Teachers: were curators, now filters

Teachers: were curators, now filters


by Richard White

I’ve had the good fortune in the last few weeks to run into a number of former students, including Megan, Danny, Eric, and David. These students, since I had the opportunity to teach them as long as ten years ago, have gone on to enjoy many successes in life, in lots of different ways. One was a reporter for the Washington Post, and embedded in Iraq for awhile. One worked at Apple before going on to work at a start-up. One is a few weeks away from finishing a doctorate in Electrical Engineering, and one is doing Ph.D. work on lasers at Caltech.

During a recent visit from Danny, we had a great chance to talk about the changing nature of the profession of teaching. It used to be that the teacher was a curator of sorts. One of the primary jobs of the teacher was to assemble information from a number of sources—textbooks, personal experience, encyclopedias, professionals; sources that the student might not ordinarily have access to—and present that information to the student, for consumption or manipulation. It was a good life, but a bit labor intensive, in many ways. Being a “teacher as curator” required a lot of management and coordination of resources.

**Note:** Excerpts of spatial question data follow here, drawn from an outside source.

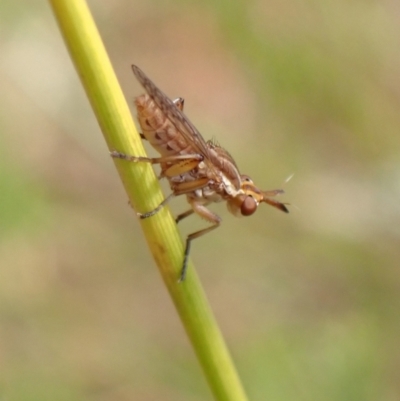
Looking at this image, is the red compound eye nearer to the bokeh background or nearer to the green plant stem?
the green plant stem

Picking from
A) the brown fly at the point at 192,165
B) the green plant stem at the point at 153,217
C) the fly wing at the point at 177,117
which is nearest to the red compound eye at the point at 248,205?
the brown fly at the point at 192,165

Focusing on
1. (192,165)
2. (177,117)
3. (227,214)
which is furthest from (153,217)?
(227,214)

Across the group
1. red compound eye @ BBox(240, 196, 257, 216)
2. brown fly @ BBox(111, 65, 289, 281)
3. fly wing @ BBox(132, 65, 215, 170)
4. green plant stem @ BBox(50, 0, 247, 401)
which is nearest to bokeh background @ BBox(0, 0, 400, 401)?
brown fly @ BBox(111, 65, 289, 281)

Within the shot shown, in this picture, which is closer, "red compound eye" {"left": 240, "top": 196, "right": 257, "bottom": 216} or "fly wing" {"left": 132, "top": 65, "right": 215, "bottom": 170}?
"fly wing" {"left": 132, "top": 65, "right": 215, "bottom": 170}

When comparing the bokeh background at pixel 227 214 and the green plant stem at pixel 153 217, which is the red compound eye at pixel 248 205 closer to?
the green plant stem at pixel 153 217

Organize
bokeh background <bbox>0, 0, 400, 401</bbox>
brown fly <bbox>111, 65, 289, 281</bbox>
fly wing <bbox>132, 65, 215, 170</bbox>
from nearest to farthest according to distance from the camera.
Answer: fly wing <bbox>132, 65, 215, 170</bbox> < brown fly <bbox>111, 65, 289, 281</bbox> < bokeh background <bbox>0, 0, 400, 401</bbox>

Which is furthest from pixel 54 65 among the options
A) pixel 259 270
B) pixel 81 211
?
pixel 259 270

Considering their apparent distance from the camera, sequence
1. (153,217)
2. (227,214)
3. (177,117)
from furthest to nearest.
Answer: (227,214) < (177,117) < (153,217)

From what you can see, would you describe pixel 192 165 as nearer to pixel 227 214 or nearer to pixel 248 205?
pixel 248 205

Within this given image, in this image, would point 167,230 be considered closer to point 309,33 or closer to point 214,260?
point 214,260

Those days, for many teachers, are long gone. All that information from all those sources is, to a great extent, now available via an enormous firehose. Maybe you’ve heard of my friend Mr. Internet? Online textbooks, professional blogs, Wikipedia, corporate websites, educational websites, all contain enormous amounts of information, and provide the opportunity to learn from and converse with people in just about every field. Any teacher, with 15-minutes of googling and fact-checking, can assemble hundreds of links to quality information that can be used by students to guide their learning.

One of the new jobs for the teacher, then, is to manage that firehouse for our students. One of our new jobs is to reduce the number of hits from any given Google search from “thousands”—an overwhelming number that really doesn’t help anyone—down to a dozen or so.

I’ve got to admit, I used to scoff at the idea of a programmed WebQuest, dismissing it as just a way for teachers to repackage some of their old content in a new medium. I’m starting to realize, though, that telling my programming students only that “you need to use Google to find resources that will help you program a game in Python” is a bit vague; it leaves too much to chance and will almost certainly result in a certain amount of time wasted.

Part of my job, then, is assemble resources for them, not by collecting materials they wouldn’t otherwise have, but by pre-sorting the materials that they already have (via the Internet). A smaller subset of websites, etc., delivered in class or made available on the course website, helps to narrow down the places they need to dig through, and allows for a more efficient use of class/study time.